Rebuilding a B2B made-to-measure platform for market lead — and acquisition.
A live garment visualiser, ten render-fallback scenarios, and a phased rollout that protected ~200 daily users at the largest tenant. The surface where tailors meet clients — rebuilt to acquisition grade.
Brief
Taper powers made-to-measure programs for global menswear retailers. The configurator is the sales surface — used by tailors standing next to a client. Leadership wanted an acquisition-grade uplift.
Problem
The flow was dated, dense, and slow at the point of sale. Advisors couldn't show a client what a garment would look like before it shipped — competitors already could. Two needs, one surface: market parity, and acquisition-grade polish.
My role
I led the design-flow rebuild end-to-end:
- Owned the design system for the new flow — 30+ option components
- Designed the ten render-fallback scenarios end-to-end
- Ran the kickoff workshop with engineering and product (FigJam board)
- Designed the phased rollout to protect power users at the largest tenant
- Worked with engineering on render integration and conflict-routing logic
Acquisition-grade investment in the platform's most-used surface.

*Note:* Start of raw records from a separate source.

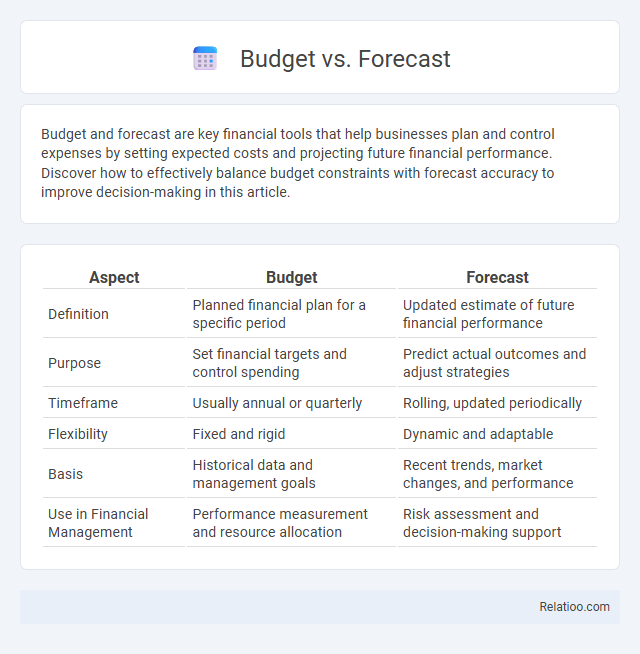 Budget vs. Forecast

Budget and forecast are key financial tools that help businesses plan and control expenses by setting expected costs and projecting future financial performance. Discover how to effectively balance budget constraints with forecast accuracy to improve decision-making in this article.

| Aspect | Budget | Forecast |
|---|---|---|
| Definition | Planned financial plan for a specific period | Updated estimate of future financial performance |
| Purpose | Set financial targets and control spending | Predict actual outcomes and adjust strategies |
| Timeframe | Usually annual or quarterly | Rolling, updated periodically |
| Flexibility | Fixed and rigid | Dynamic and adaptable |
| Basis | Historical data and management goals | Recent trends, market changes, and performance |
| Use in Financial Management | Performance measurement and resource allocation | Risk assessment and decision-making support |

Relatioo.com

A deliberate uplift to match the only render-based competitors in B2B made-to-measure. Three tenants — including the largest, ~200 daily users — transitioned without disruption. The work positioned the product for strategic acquisition, and became the foundation later tenants migrated onto.
The visualiser
Render on the left, configuration on the right. The garment updates as the advisor changes the lapel, lining, button, fabric. Industry-standard in B2C — new here. Clients see what they're buying before it's made.
Designed for the sales floor
Full-window from the moment an item enters the order — no nav, no admin chrome. Built for desktop and tablet, where tailors actually stand: laptop on the cutting bench, iPad in the showroom. Mobile follows once in-store earns its lift.
Ten fallback scenarios
Most case studies show the happy path; this one had to ship the messy one. Render data is partial across the platform — some tenants have full swatches, some product lines have no renders at all. I designed ten fallback states: split-screen with disclaimer, swatch cards instead of render, default-grey lining, illustration when no render exists. Every state had to feel intentional, not broken.
Component system rebuild
Rebuilt rather than retrofitted: dropdown, radio, grid card, toggle, material card with search, sub-group dividers, top-nav (waist → pocket), left-nav under order items. Aligned to the platform's tokens; documented for hand-off.
Conflict summary + anchor routing
Conflicts used to surface as scattered alerts. Now they collect at the top of the page; clicking jumps to the section that needs attention. Linter UX, not form validation — fixable in one click.
Apply-to-all
On a 2- or 3-piece suit, the button usually wants to match across all garments. One selection now propagates across the order — dozens of clicks saved, and the most common conflict pre-empted.
Show / hide rendering
The render isn't always wanted on screen — scrolling options, explaining a fit decision, the room sometimes wants quiet. A toggle hides the render and expands the design panel.
Summary view
Every choice in one place — fabric, lining, design, fit, conflicts, delivery, price. Designed to print clean: the printout is what the client signs off in-store.
Render details
Zoom into a specific area to inspect the render up close — used to explain a stitch, a closure, a fabric weave without losing the rest of the suit.
Admin configurations
Each tenant configures its own product range, fabrics, linings, and options. Operations can tune the experience per showroom — and add product lines without engineering.
Phased rollout
The launch is part of the case. Three stages, so the biggest tenant could shop the new flow without losing a day of sales-floor productivity.
- Beta — opt-in users; usability and performance signals.
- Opt-in — toggle in settings, new or old flow per session. Protected ~200 power users with muscle memory on the old flow.
- Full transition — once both came back clean, the legacy flow retired.
Slow on purpose. Hard cutover would have broken too many habits at once.
What I learned
The temptation on a market-leading brief is to go big and ship fast. The most valuable decision wasn't the render — it was the rollout. Designing for the transition, not just the destination, is what made this acquisition-grade. Power users don't reward novelty; they reward continuity.